For the 222 nm and 254 nm irradiation experiments, bacterial reduction was successfully performed on living plants (Cichorium intybus var. foliosum). Finally, a mean log reduction of around 7.6 mJ/cm² was obtained for these experiments at 222 nm. In comparison, the 254 nm log reduction dose was 3.6 mJ/cm². Thus, although it can be observed that slightly higher doses are required overall with 222 nm to achieve the same log level reduction, the values are limited to a few millijoules and thus to a few seconds difference in irradiation, even with suitable irradiation intensity and a constant experimental setup. These results are similar to the irradiation results already obtained with packed, harvested lamb’s lettuce leaves. Here, minimally higher mean doses of 12.7 mJ/cm² (222 nm) and 5.5 mJ/cm² (254 nm) were required for a 90% reduction.
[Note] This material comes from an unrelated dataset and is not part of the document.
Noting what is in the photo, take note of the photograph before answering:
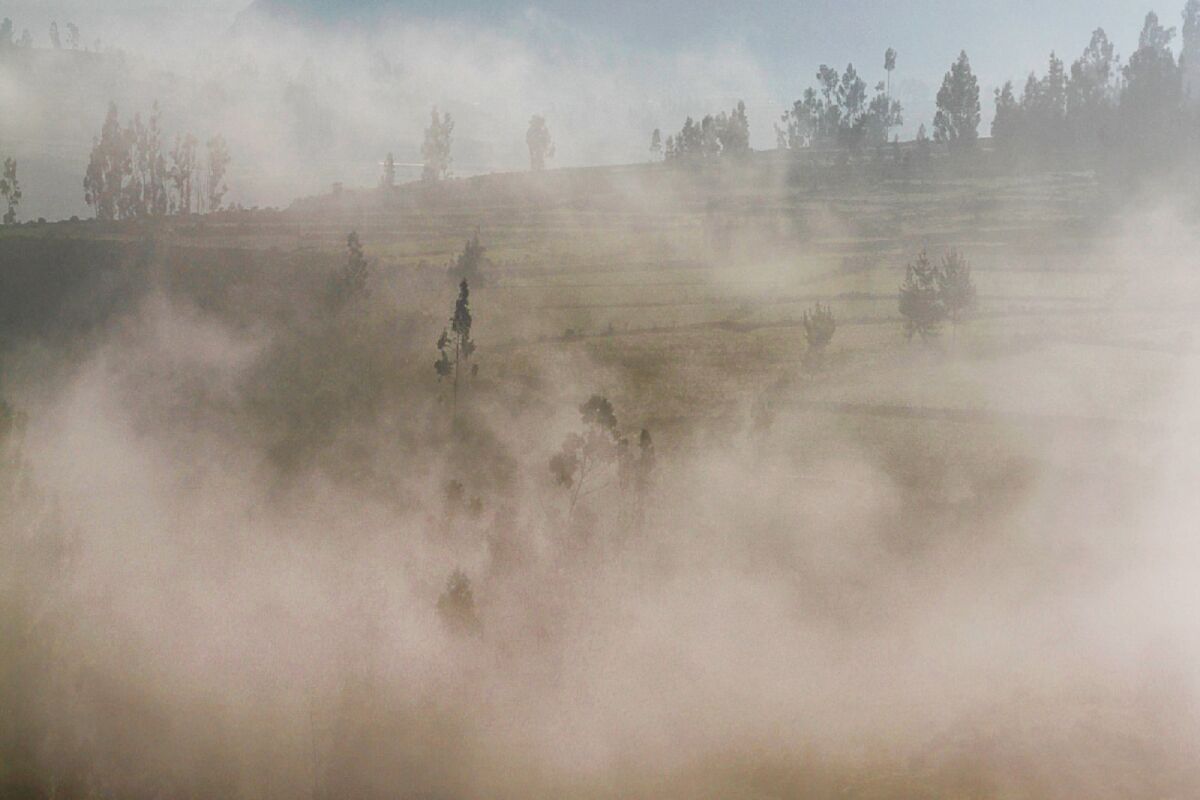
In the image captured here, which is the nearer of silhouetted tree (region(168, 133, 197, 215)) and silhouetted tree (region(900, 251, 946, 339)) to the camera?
→ silhouetted tree (region(900, 251, 946, 339))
When comparing the results for the different plants, it becomes apparent that lower doses are sufficient to inactivate E. coli on live chicory plants, more so than on the packaged field salad plants, in order to achieve a comparable effect. At 222 nm, an average log reduction dose of 7.6 mJ/cm² is required for chicory and 12.7 mJ/cm² for lamb’s lettuce. This illustrates that the selected irradiation method with the appropriate wavelengths also has an effect even before harvesting and can counteract contamination by polluted irrigation water. The experiments with packaged lettuce have also shown a positive reduction in bacteria. This demonstrates that applications both before and after harvest have a beneficial effect.

Compared to other research, the here presented decontaminating properties of UV-C radiation are in concordance with the results of UV-C irradiation of other microbial contaminated food. For example, the irradiation of strawberries with 222 nm resulted in a reduction in fungal spores such as Botrytis cinerea [14]. Irradiation experiments have also been carried out on fruits such as apricots for pathogens such as salmonella. This shows that the decontamination method used has also been successfully applied to other bacteria and foodstuffs, especially fruits [15]. If one compares the fact that higher doses were required for 222 nm than for 254 nm to achieve the same reduction with other research projects, the results are confirmed. For example, a comparative project dealt with the inactivation sensitivity of 222 nm and 254 nm on escape pathogens. Here, it was also shown that at 222 nm, higher irradiation doses in PBS were necessary to achieve a comparable effect as that of 254 nm [16]. In general, slightly higher doses were needed on the salads—this is probably due to the uneven surfaces and the associated shading.